Aim of the exercise
Could you transcribe, word for word, everything from the line containing "Is the bare" down through the last of the items, including both of those ends?

Items
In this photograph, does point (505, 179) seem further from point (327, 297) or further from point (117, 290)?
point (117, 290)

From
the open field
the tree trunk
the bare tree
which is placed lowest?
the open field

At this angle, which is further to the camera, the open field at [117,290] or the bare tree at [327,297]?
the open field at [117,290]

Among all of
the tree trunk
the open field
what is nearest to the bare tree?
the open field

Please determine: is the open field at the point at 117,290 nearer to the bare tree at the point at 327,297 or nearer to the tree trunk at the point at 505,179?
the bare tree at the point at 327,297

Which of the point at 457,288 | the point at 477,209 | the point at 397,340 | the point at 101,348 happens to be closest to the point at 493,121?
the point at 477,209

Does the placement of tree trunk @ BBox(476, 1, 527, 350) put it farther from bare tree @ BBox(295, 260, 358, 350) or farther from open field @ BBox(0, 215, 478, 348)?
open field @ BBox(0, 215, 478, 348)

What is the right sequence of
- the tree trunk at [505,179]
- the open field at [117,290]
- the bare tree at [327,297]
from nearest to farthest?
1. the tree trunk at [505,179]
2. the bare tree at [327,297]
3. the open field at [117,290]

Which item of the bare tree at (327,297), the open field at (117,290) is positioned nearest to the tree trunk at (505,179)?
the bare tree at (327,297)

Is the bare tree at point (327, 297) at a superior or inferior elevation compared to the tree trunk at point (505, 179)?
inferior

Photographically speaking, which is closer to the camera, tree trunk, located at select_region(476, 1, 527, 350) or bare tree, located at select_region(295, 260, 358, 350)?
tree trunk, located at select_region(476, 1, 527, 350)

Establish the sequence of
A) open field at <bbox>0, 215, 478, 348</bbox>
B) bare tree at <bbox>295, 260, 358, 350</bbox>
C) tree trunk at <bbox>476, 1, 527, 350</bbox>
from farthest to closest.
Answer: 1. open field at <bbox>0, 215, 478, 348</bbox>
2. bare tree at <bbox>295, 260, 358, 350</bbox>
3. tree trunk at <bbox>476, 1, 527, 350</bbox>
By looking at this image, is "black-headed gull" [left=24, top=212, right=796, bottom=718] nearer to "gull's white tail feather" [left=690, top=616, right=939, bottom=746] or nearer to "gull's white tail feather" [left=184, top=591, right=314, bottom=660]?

The solution
Is the bare tree at point (327, 297) at a superior or inferior elevation compared to the tree trunk at point (505, 179)?
inferior

Photographically speaking, which is closer to the camera, tree trunk, located at select_region(476, 1, 527, 350) or bare tree, located at select_region(295, 260, 358, 350)?
tree trunk, located at select_region(476, 1, 527, 350)

Establish the sequence of
A) open field at <bbox>0, 215, 478, 348</bbox>
B) bare tree at <bbox>295, 260, 358, 350</bbox>
C) tree trunk at <bbox>476, 1, 527, 350</bbox>
from farthest to closest.
Answer: 1. open field at <bbox>0, 215, 478, 348</bbox>
2. bare tree at <bbox>295, 260, 358, 350</bbox>
3. tree trunk at <bbox>476, 1, 527, 350</bbox>
By looking at this image, is "black-headed gull" [left=24, top=212, right=796, bottom=718] nearer to "gull's white tail feather" [left=690, top=616, right=939, bottom=746] or nearer to "gull's white tail feather" [left=184, top=591, right=314, bottom=660]?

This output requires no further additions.